======== Dataset records
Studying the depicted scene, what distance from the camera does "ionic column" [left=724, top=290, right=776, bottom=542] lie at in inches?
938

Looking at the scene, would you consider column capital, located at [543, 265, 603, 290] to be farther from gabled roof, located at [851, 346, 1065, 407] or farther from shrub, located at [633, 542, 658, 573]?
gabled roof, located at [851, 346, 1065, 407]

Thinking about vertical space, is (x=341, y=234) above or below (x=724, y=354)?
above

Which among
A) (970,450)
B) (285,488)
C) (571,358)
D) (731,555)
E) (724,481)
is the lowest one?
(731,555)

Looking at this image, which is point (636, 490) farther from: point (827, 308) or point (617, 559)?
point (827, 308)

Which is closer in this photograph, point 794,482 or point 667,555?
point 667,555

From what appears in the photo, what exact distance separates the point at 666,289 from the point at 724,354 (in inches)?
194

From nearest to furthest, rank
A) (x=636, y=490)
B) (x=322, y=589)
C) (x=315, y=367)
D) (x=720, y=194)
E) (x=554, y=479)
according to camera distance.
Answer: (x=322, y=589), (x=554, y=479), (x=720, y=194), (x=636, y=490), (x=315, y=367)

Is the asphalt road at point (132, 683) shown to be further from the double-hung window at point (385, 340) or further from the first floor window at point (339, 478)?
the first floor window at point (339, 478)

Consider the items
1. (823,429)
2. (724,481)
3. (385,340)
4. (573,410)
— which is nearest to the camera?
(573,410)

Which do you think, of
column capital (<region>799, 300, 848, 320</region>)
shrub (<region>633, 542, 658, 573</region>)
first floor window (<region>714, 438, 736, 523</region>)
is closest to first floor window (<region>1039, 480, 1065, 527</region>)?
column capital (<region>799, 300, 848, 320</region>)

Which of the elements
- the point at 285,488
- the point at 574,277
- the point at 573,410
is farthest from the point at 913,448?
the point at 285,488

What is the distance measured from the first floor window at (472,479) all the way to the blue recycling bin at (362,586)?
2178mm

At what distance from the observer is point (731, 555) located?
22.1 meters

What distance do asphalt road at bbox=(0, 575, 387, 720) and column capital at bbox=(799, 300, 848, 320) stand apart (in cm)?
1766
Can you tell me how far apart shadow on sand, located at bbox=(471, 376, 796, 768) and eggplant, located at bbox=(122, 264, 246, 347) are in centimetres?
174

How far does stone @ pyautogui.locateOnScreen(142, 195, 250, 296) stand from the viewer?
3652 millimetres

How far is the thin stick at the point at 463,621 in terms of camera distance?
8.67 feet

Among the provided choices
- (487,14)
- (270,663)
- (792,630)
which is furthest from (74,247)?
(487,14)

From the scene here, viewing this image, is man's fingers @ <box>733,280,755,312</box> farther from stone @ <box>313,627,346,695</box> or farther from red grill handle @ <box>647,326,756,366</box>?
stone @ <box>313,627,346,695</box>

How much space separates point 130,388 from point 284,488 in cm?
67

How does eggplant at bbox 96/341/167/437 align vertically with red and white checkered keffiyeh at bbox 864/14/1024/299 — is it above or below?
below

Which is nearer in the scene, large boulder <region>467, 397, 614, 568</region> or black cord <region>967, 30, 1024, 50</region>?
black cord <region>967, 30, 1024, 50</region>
================
→ Set task: Restate the whole of the material exactly.

→ Complete answer:
Studying the depicted scene, what distance from the camera does "ionic column" [left=724, top=290, right=776, bottom=542] lie at in inches?
938

Looking at the scene, would you consider column capital, located at [543, 265, 603, 290] to be farther from gabled roof, located at [851, 346, 1065, 407] or farther from shrub, located at [633, 542, 658, 573]?
gabled roof, located at [851, 346, 1065, 407]

Thinking about vertical space, is (x=341, y=234) above or below (x=724, y=354)?
above

Which among
A) (970,450)
B) (285,488)
C) (571,358)
D) (731,555)
E) (724,481)
is the lowest one?
(731,555)

Looking at this image, which is point (636, 490) farther from: point (827, 308) or point (617, 559)?
point (827, 308)

Which is closer in this photograph, point 794,482 or point 667,555?
point 667,555

From what appears in the photo, what exact distance separates the point at 666,289 from the point at 724,354 (in inches)?
194

From nearest to furthest, rank
A) (x=636, y=490)
B) (x=322, y=589)
C) (x=315, y=367)
D) (x=720, y=194)
E) (x=554, y=479)
according to camera distance.
Answer: (x=322, y=589), (x=554, y=479), (x=720, y=194), (x=636, y=490), (x=315, y=367)

Is the asphalt road at point (132, 683) shown to be further from the double-hung window at point (385, 340) or further from the first floor window at point (339, 478)?
the first floor window at point (339, 478)

Consider the items
1. (823,429)
2. (724,481)
3. (385,340)
4. (573,410)
— which is nearest to the camera?
(573,410)

Which do you think, of
column capital (<region>799, 300, 848, 320</region>)
shrub (<region>633, 542, 658, 573</region>)
first floor window (<region>714, 438, 736, 523</region>)
is closest to first floor window (<region>1039, 480, 1065, 527</region>)?
column capital (<region>799, 300, 848, 320</region>)

Which of the elements
- the point at 285,488
- the point at 574,277
- the point at 573,410
is farthest from the point at 913,448?
the point at 285,488

What is the distance measured from the first floor window at (472,479) all the way to the blue recycling bin at (362,586)?
2178mm

At what distance from the observer is point (731, 555) located?
22.1 meters

What distance do asphalt road at bbox=(0, 575, 387, 720) and column capital at bbox=(799, 300, 848, 320) stand apart (in cm)?
1766
Can you tell me how far apart shadow on sand, located at bbox=(471, 376, 796, 768) and eggplant, located at bbox=(122, 264, 246, 347) are in centimetres?
174

How far does stone @ pyautogui.locateOnScreen(142, 195, 250, 296) stand from the viewer?
3652 millimetres

How far is the thin stick at the point at 463,621 in terms of camera distance?
8.67 feet

Among the provided choices
- (487,14)
- (270,663)
- (792,630)
which is furthest from (74,247)?
(487,14)

From the scene here, viewing this image, is man's fingers @ <box>733,280,755,312</box> farther from stone @ <box>313,627,346,695</box> or farther from red grill handle @ <box>647,326,756,366</box>?
stone @ <box>313,627,346,695</box>

How much space separates point 130,388 from point 284,488 in cm?
67

How does eggplant at bbox 96/341/167/437 align vertically with red and white checkered keffiyeh at bbox 864/14/1024/299 — is it above or below?
below

Which is nearer in the scene, large boulder <region>467, 397, 614, 568</region> or black cord <region>967, 30, 1024, 50</region>?
black cord <region>967, 30, 1024, 50</region>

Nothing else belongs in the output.